__Written exercise__. Working from the entries that follow, transcribe exactly and only the lines from the one with "Based on your" through the last, pictures excluded.

__Exercise input__.
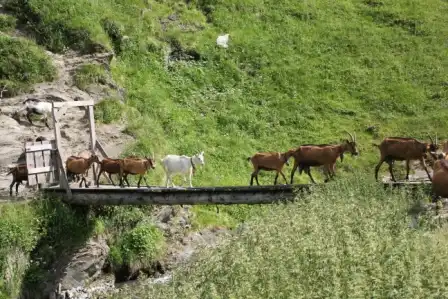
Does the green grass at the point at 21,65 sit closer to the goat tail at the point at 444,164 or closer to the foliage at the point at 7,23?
the foliage at the point at 7,23

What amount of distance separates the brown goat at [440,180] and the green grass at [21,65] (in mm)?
15938

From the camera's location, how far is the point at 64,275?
1833cm

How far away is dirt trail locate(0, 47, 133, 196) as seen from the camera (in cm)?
2108

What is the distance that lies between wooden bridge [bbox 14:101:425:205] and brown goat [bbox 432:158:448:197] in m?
0.70

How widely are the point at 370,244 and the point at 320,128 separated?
19765 millimetres

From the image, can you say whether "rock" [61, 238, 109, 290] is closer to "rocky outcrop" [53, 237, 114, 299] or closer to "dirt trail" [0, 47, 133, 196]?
"rocky outcrop" [53, 237, 114, 299]

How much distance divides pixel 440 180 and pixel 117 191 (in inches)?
342

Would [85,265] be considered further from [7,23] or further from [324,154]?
[7,23]

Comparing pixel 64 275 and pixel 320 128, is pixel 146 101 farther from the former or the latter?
pixel 64 275

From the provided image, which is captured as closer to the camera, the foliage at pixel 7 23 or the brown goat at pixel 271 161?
the brown goat at pixel 271 161

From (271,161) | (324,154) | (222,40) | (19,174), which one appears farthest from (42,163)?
(222,40)

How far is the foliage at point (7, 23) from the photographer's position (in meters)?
28.3

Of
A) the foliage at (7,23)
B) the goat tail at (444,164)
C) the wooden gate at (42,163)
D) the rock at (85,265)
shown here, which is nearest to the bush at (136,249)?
the rock at (85,265)

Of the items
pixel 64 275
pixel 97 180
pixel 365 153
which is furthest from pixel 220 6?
pixel 64 275
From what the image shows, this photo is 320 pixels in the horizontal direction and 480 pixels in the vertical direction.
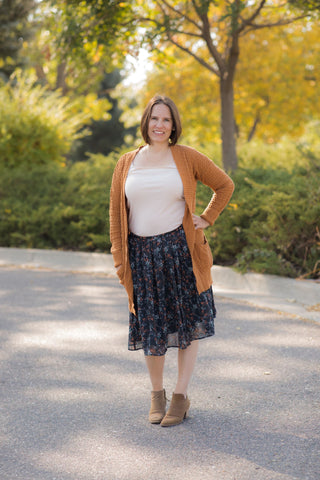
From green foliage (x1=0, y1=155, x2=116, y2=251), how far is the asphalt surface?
4.01m

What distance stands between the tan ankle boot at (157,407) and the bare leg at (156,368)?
0.12 ft

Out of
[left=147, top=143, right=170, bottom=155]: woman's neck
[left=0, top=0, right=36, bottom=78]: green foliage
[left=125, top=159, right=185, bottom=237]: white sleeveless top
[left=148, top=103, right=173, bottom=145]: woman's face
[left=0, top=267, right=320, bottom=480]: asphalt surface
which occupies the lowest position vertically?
[left=0, top=267, right=320, bottom=480]: asphalt surface

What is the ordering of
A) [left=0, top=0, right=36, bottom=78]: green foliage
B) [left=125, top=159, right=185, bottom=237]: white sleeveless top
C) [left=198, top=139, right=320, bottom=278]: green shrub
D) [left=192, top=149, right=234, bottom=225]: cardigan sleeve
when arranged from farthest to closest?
[left=0, top=0, right=36, bottom=78]: green foliage → [left=198, top=139, right=320, bottom=278]: green shrub → [left=192, top=149, right=234, bottom=225]: cardigan sleeve → [left=125, top=159, right=185, bottom=237]: white sleeveless top

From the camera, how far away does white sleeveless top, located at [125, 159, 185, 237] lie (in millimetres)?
3689

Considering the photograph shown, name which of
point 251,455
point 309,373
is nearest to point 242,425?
point 251,455

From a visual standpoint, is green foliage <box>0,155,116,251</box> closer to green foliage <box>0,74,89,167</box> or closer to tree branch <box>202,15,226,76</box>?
green foliage <box>0,74,89,167</box>

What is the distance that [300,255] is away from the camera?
7.68 meters

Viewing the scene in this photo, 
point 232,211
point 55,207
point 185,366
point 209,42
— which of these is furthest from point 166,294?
point 209,42

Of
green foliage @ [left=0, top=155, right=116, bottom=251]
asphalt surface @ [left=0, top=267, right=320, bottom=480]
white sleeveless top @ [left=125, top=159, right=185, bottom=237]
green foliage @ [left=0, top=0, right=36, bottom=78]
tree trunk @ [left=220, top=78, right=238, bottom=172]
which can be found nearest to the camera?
asphalt surface @ [left=0, top=267, right=320, bottom=480]

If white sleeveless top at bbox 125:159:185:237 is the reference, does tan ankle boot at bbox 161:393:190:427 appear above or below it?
below

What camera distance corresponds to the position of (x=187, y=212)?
373 centimetres

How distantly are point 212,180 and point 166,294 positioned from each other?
751 millimetres

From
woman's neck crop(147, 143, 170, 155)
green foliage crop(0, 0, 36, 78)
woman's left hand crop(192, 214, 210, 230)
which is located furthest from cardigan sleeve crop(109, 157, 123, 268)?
green foliage crop(0, 0, 36, 78)

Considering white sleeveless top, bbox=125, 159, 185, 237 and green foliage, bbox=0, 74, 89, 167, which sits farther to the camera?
green foliage, bbox=0, 74, 89, 167
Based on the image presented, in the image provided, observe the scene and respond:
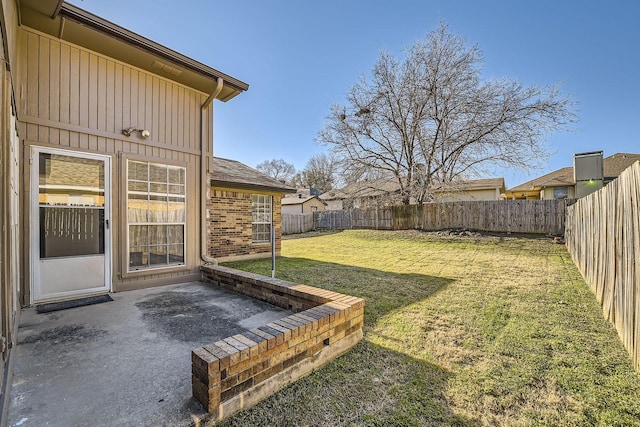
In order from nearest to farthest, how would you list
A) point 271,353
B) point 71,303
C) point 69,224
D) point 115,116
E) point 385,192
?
point 271,353 → point 71,303 → point 69,224 → point 115,116 → point 385,192

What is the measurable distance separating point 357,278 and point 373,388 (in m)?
4.07

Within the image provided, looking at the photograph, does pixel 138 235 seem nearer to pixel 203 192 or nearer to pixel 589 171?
pixel 203 192

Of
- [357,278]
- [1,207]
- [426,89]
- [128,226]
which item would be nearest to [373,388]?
[1,207]

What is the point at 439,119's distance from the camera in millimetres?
14312

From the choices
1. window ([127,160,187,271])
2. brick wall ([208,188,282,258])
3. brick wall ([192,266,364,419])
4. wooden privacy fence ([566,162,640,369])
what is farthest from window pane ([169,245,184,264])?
wooden privacy fence ([566,162,640,369])

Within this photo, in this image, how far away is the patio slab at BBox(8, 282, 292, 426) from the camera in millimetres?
1836

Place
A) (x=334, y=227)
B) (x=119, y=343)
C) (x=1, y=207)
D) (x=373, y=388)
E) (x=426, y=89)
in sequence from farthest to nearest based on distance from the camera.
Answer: (x=334, y=227) < (x=426, y=89) < (x=119, y=343) < (x=373, y=388) < (x=1, y=207)

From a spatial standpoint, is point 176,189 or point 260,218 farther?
point 260,218

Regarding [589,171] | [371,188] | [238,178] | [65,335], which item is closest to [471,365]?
[65,335]

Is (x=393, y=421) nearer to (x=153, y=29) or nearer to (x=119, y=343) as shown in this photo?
(x=119, y=343)

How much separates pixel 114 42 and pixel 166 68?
80cm

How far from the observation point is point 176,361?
2.49 metres

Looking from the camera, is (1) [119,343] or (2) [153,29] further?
(2) [153,29]

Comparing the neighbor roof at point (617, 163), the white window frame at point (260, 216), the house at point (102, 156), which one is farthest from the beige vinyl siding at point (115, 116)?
the neighbor roof at point (617, 163)
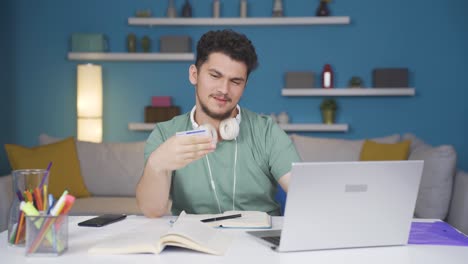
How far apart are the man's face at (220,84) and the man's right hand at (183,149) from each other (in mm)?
431

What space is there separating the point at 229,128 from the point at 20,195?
31.9 inches

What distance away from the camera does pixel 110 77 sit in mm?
4613

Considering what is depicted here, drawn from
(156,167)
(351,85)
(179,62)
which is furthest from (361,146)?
(156,167)

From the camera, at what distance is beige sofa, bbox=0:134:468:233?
2.80m

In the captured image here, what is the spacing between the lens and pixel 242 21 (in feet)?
14.3

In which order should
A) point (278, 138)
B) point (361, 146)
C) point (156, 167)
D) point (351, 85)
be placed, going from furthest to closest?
point (351, 85)
point (361, 146)
point (278, 138)
point (156, 167)

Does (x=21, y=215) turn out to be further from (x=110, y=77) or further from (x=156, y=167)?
(x=110, y=77)

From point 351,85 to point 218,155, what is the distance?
2.69m

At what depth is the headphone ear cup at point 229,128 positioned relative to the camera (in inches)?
73.4

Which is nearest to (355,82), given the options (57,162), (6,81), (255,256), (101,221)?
(57,162)

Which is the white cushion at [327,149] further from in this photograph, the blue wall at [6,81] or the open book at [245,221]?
the blue wall at [6,81]

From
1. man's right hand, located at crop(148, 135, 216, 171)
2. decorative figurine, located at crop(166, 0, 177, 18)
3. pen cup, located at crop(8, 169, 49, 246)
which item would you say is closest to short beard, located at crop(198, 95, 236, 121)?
man's right hand, located at crop(148, 135, 216, 171)

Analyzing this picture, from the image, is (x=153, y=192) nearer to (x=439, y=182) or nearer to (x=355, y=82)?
(x=439, y=182)

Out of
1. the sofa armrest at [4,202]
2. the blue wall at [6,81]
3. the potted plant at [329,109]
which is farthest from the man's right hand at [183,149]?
the blue wall at [6,81]
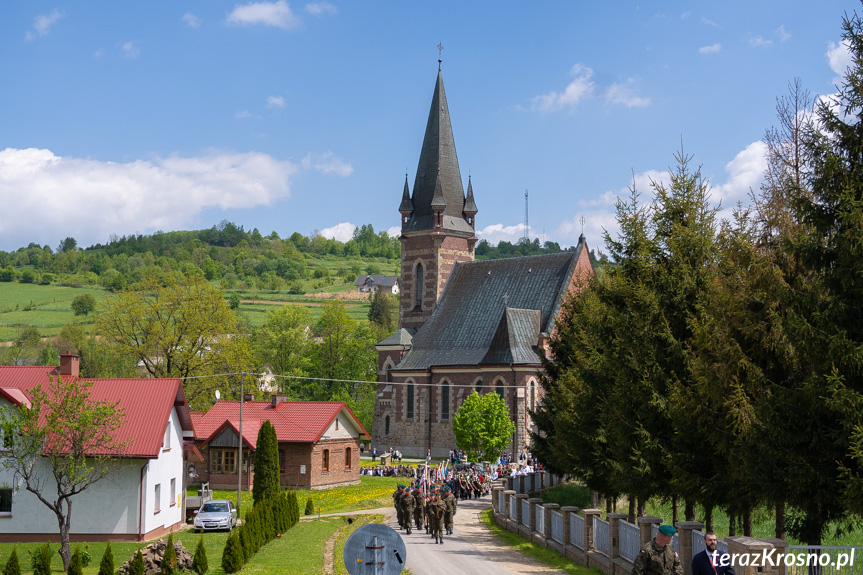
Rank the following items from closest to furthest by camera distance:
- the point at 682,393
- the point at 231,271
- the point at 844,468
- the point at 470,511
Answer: the point at 844,468 → the point at 682,393 → the point at 470,511 → the point at 231,271

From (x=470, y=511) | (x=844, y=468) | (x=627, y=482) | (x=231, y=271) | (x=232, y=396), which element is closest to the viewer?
(x=844, y=468)

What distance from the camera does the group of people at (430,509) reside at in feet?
79.0

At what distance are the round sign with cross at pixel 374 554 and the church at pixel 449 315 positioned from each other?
49.3 metres

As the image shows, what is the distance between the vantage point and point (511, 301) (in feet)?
209

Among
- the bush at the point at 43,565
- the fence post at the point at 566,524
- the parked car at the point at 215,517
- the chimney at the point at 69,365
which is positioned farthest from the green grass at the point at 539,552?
the chimney at the point at 69,365

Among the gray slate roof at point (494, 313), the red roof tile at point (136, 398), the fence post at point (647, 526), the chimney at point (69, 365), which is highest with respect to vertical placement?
the gray slate roof at point (494, 313)

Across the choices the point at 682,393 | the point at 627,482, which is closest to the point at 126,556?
the point at 627,482

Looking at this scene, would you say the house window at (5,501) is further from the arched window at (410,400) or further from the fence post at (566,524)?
the arched window at (410,400)

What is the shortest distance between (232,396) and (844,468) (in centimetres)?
5084

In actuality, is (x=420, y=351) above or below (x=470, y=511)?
above

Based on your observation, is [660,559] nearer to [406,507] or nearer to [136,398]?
[406,507]

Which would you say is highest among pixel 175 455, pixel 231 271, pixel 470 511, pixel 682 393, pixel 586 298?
pixel 231 271

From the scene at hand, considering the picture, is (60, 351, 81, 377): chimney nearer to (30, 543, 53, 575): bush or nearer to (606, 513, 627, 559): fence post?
(30, 543, 53, 575): bush

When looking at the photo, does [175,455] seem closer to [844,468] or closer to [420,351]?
[844,468]
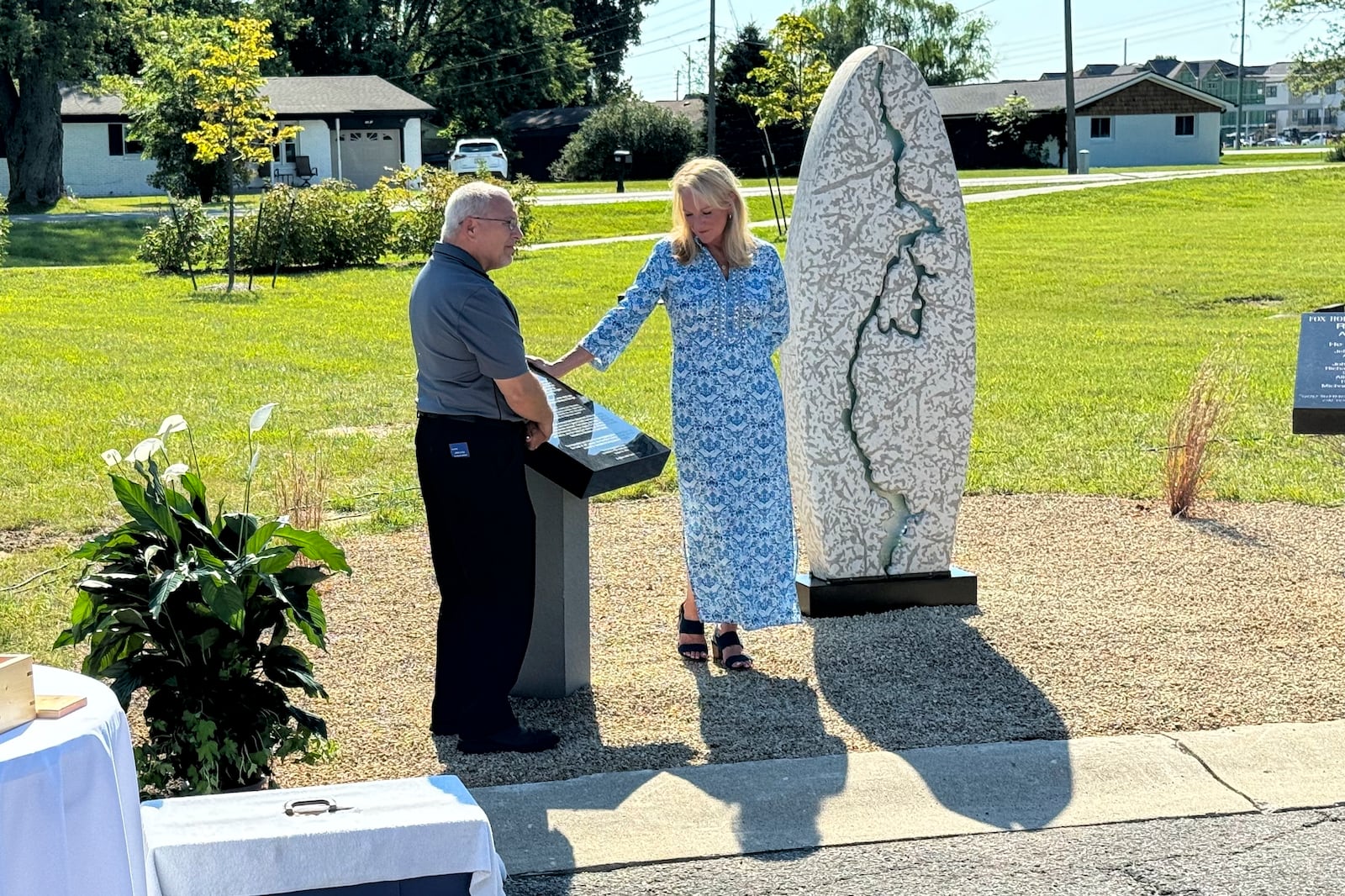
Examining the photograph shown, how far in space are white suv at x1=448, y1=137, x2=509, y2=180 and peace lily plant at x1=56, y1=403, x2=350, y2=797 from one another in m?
43.4

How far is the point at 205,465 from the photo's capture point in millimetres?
9656

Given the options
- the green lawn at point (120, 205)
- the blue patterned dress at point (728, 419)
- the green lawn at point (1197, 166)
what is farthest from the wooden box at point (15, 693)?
the green lawn at point (1197, 166)

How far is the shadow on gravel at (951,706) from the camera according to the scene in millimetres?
4648

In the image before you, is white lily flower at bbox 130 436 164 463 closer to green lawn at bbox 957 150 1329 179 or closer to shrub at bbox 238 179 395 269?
shrub at bbox 238 179 395 269

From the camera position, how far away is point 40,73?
38406mm

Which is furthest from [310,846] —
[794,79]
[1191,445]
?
[794,79]

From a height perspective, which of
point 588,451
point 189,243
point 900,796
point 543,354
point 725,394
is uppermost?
point 189,243

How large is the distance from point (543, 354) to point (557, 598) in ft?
32.2

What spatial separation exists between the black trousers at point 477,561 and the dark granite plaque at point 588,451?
0.24m

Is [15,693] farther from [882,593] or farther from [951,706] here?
[882,593]

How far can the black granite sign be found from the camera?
759 cm

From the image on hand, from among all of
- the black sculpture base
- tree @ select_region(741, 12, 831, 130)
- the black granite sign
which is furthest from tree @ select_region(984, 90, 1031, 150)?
the black sculpture base

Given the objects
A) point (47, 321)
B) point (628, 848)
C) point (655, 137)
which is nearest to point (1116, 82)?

__Exercise result__.
Based on your observation, is [660,559] nearer to [406,507] or nearer to [136,398]?
[406,507]

Which would you say is highest among pixel 175 455, pixel 231 271, pixel 470 511, pixel 682 393, pixel 586 298?
pixel 231 271

From the scene at hand, considering the picture, is (60, 351, 81, 377): chimney nearer to (30, 543, 53, 575): bush or nearer to (606, 513, 627, 559): fence post?
(30, 543, 53, 575): bush

When looking at the photo, does [175,455] seem closer to [844,468] or closer to [420,351]?
[844,468]
Examining the photograph shown, how far in space are white suv at x1=448, y1=137, x2=509, y2=180 and peace lily plant at x1=56, y1=403, x2=350, y2=797 from one another in m?
43.4

How far is the point at 205,465 from the photo's capture point in millimetres?
9656

Given the options
- the green lawn at point (120, 205)
- the blue patterned dress at point (728, 419)
- the green lawn at point (1197, 166)
what is farthest from the wooden box at point (15, 693)?
the green lawn at point (1197, 166)

How far is the shadow on gravel at (951,706) from the camera according to the scene in millimetres?
4648

In the image before you, is white lily flower at bbox 130 436 164 463 closer to green lawn at bbox 957 150 1329 179 or closer to shrub at bbox 238 179 395 269?
shrub at bbox 238 179 395 269

From the camera position, how far away is point 40,73?
38406mm

Which is furthest from [310,846] —
[794,79]
[1191,445]
?
[794,79]

From a height perspective, which of
point 588,451
point 189,243
point 900,796
point 543,354
point 725,394
is uppermost?
point 189,243

How large is the distance from point (543, 354) to point (557, 598) in ft?
32.2

What spatial separation exists between the black trousers at point 477,561 and the dark granite plaque at point 588,451?
0.24m

Is [15,693] farther from [882,593] or farther from [951,706] here?
[882,593]

How far can the black granite sign be found from the camera?
759 cm

From the image on hand, from among all of
- the black sculpture base
- tree @ select_region(741, 12, 831, 130)
- the black granite sign
which is furthest from tree @ select_region(984, 90, 1031, 150)?
the black sculpture base

Given the objects
A) point (47, 321)
B) point (628, 848)
C) point (655, 137)
which is nearest to point (1116, 82)?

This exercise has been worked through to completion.